7/5: Letting Others Do The Ball-Busting
• So what can a New Jersey Democrat politician do when his state government gets shut down and there are no Republicans to blame? I have no idea, but I want to know which group wants to starve children and poison the elderly: Newly elected governor Jim Corzine or the Democrat-controlled Congress? What’s funny is that the disagreement doesn’t seem to be over whether to raise taxes or reduce the size of government, but rather it’s about what taxes to raise. I heard on the radio that Corzine wants to jack up the state sales tax while his opponents want to raise taxes on other things, like car rentals and computers. But the real victims of this shut down aren't the children or the poor. It's people like Michael Trager who was playing a video poker machine at 7:50 a.m. when he was told to stop playing.
• After all the money spent convicting the guy, Ken Lay gets the last laugh by dying on us before serving hard time.
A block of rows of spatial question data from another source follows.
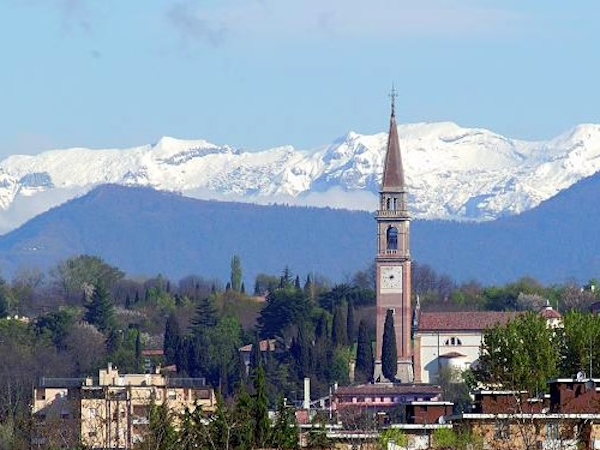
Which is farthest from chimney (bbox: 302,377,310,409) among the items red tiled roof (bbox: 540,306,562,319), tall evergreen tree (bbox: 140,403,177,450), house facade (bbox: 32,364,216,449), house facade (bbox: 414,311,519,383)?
tall evergreen tree (bbox: 140,403,177,450)

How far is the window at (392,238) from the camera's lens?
169m

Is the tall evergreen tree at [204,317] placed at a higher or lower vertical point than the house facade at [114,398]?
higher

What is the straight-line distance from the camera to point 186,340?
155 metres

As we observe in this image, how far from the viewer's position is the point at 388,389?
146625 mm

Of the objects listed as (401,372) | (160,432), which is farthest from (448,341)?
(160,432)

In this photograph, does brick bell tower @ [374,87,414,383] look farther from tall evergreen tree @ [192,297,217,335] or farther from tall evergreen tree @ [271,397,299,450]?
tall evergreen tree @ [271,397,299,450]

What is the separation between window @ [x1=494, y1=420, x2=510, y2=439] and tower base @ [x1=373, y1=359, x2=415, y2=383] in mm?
93760

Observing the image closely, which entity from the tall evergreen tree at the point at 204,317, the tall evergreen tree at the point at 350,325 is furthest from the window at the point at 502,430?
the tall evergreen tree at the point at 204,317

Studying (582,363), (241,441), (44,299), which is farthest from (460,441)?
(44,299)

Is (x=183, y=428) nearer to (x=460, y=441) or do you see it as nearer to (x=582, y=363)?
(x=460, y=441)

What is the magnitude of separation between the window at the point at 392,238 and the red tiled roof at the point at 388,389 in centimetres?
1990

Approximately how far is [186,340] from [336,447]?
9430 centimetres

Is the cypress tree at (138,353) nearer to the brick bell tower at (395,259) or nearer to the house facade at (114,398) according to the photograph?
the house facade at (114,398)

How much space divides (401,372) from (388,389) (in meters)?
10.9
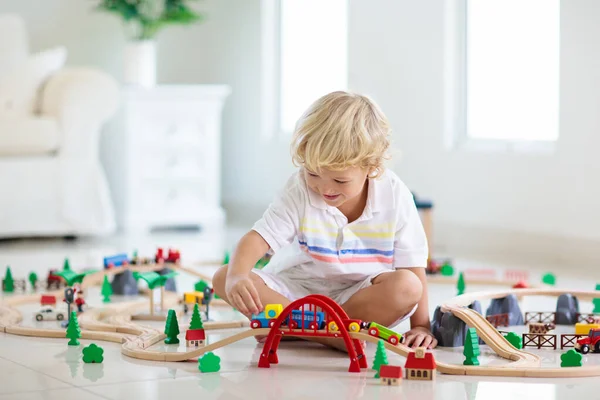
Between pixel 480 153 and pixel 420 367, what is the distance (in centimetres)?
212

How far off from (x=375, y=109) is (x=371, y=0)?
7.51 ft

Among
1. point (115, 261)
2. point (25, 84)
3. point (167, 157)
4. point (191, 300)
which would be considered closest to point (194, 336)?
point (191, 300)

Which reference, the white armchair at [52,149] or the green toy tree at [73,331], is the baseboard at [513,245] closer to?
the white armchair at [52,149]

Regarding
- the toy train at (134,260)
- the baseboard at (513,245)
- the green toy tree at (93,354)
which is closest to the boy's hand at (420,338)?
the green toy tree at (93,354)

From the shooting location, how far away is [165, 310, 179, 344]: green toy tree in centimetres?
187

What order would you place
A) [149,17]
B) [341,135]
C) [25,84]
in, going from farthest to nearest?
[149,17] → [25,84] → [341,135]

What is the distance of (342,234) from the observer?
186 cm

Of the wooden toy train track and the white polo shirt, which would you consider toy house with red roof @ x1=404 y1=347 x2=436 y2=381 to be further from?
the white polo shirt

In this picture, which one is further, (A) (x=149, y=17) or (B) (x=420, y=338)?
(A) (x=149, y=17)

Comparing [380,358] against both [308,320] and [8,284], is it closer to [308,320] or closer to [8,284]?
[308,320]

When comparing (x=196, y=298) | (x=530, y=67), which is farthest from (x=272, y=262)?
(x=530, y=67)

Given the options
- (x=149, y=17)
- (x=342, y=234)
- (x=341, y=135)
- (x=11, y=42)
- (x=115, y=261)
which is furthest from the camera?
(x=149, y=17)

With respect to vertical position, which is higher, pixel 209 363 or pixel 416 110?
pixel 416 110

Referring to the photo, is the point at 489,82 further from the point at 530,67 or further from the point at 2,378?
the point at 2,378
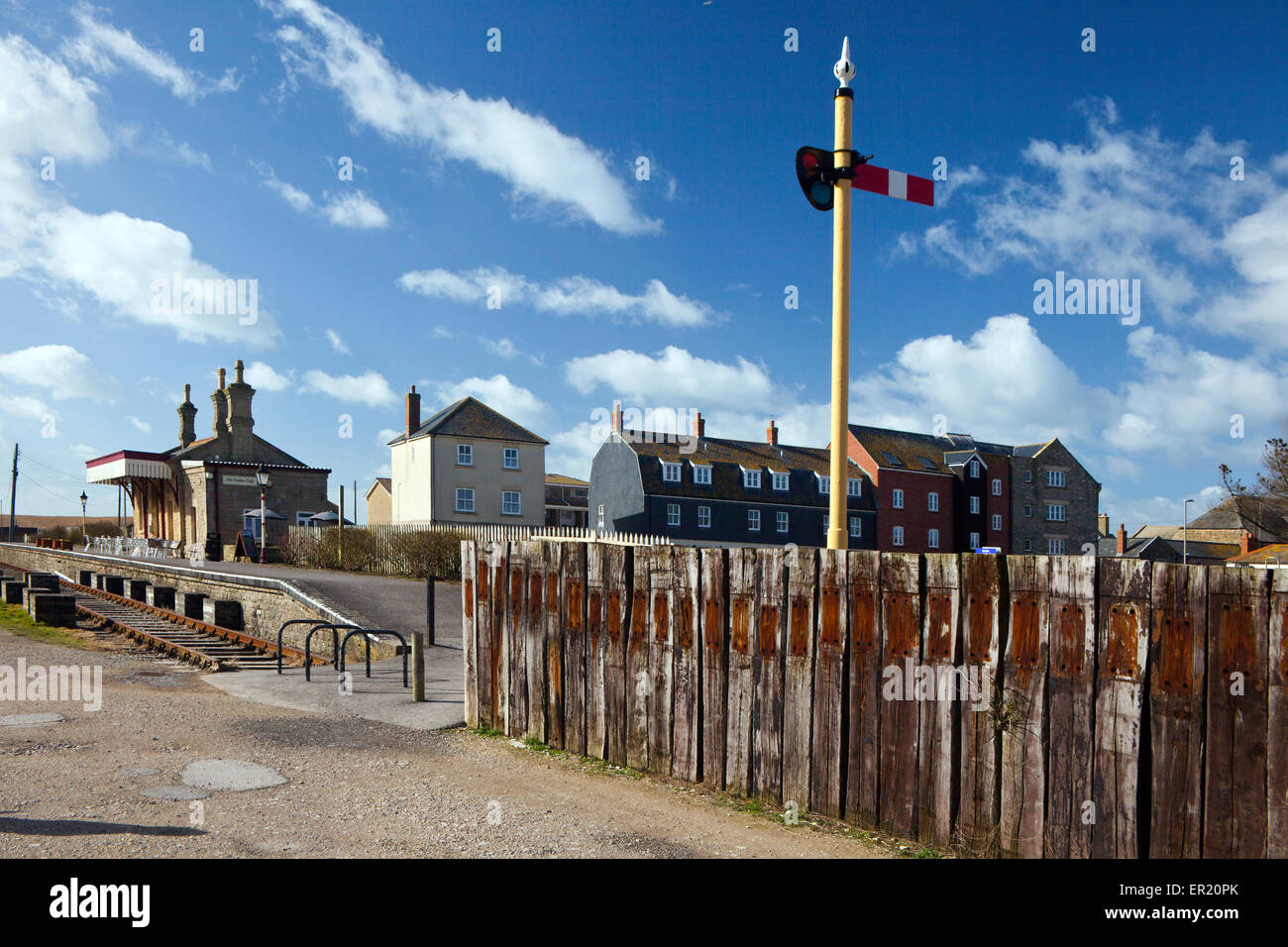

I’m sure the joke of, “How can he have a heart attack when he doesn’t have a heart to begin with?” has already been written into late-night comedians’ scripts, so I won’t pile on. I am curious to know if some of the left-wing blogs and message boards have accused the Bush Administration of offing his one-time “Kenny Boy.” I’m not curious enough, however, to bother to look.
• And speaking of those who deserve to die, will some god up there (or down below, I’m not picky) strike these fucks down?
• Ben Wallace just signed with the Chicago Bulls for a shitload of money. As much as I like Detroit’s former “Big Ben,” and as much as I fear that ‘fro, I wonder if $60 million over four years is a good value for someone that has limited offensive capabilities and is awful from the free-throw line? I guess you could say the same about Shaq, but Wallace isn’t O’Neal sized. Speaking of the Bulls, the team might as well sign another free agent, this one for their mascot.
• Who says the Germans don’t have a sense of humor? If only there was some video of people who tried to kick these concrete spheres. Speaking of the World Cup, Germany and Italy are scoreless in the 90 minutes of regulation. They then go to one 15-minute overtime. In the second overtime, within the span of 2-3 minutes, Italy goes on to score two goals. You know there had to be people who watched the entire match, left the room to take a poop, only to come back and see Italy up 2-0.
• Yesterday the better half and I went to a cookout at her one friend's parents' house. Well, Mrs. kkk went because her friend invited her; I just came for the grub. Hey, when there are free burgers and hot dogs to be consumed, who am I to say no? Actually, I have a deep respect for the father of this better half’s friend. The guy has a bunch of small/side businesses, and he has no qualms with screwing over his own blood to make a buck. It’s awesome enough this guy’s gas station has been featured in the local media from time to time as being the most expensive place to purchase gasoline, but that’s not all. Down the street from his house, this guy owns a daycare center that his daughter (Mrs. kkk’s friend) operates. Along with tending to legions of rug rats, the guy’s daughter also balances the books and does all the everyday things not expected of a child-care attendant. And what does he pay his daughter for all of this dedication? Less than $15,000/year. On top of that, this guy has refurbished his house’s basement to make it a stand-alone apartment and charges the same daughter rent of more than $350/month to live down there. While the better half can’t stand to see her friend used like this, I am in complete and utter awe at the awesomeness of her friend's father.
While most people at this cookout were family members, there was another couple the same age as us that we know through Mrs. kkk’s friend. I have nothing against this couple, but from what I have heard the husband is a real piece of work. Some highlights include taking his household’s savings, going out on a weekend trips without telling his wife where he's at, then returning without saying where (and what) he had done. Apparently, he also had been cheating on his wife, but I don’t know whatever became of that. Anyway, I heard he had been recently laid off from his job, and during our conversation yesterday he brought up how he was getting two weeks paid vacation for no reason and was looking to get another job within this company to another part of the country, more specifically being on the fast track to the organization's Hawaii facility. Rather than call him on this, I just let him live in his dream world. After all, for people that have nothing but their fantasies and delusions, taking these away from them can sometimes be a life-crushing ordeal. Besides, it’ll be nice to see him again down the line and ask how that transfer went.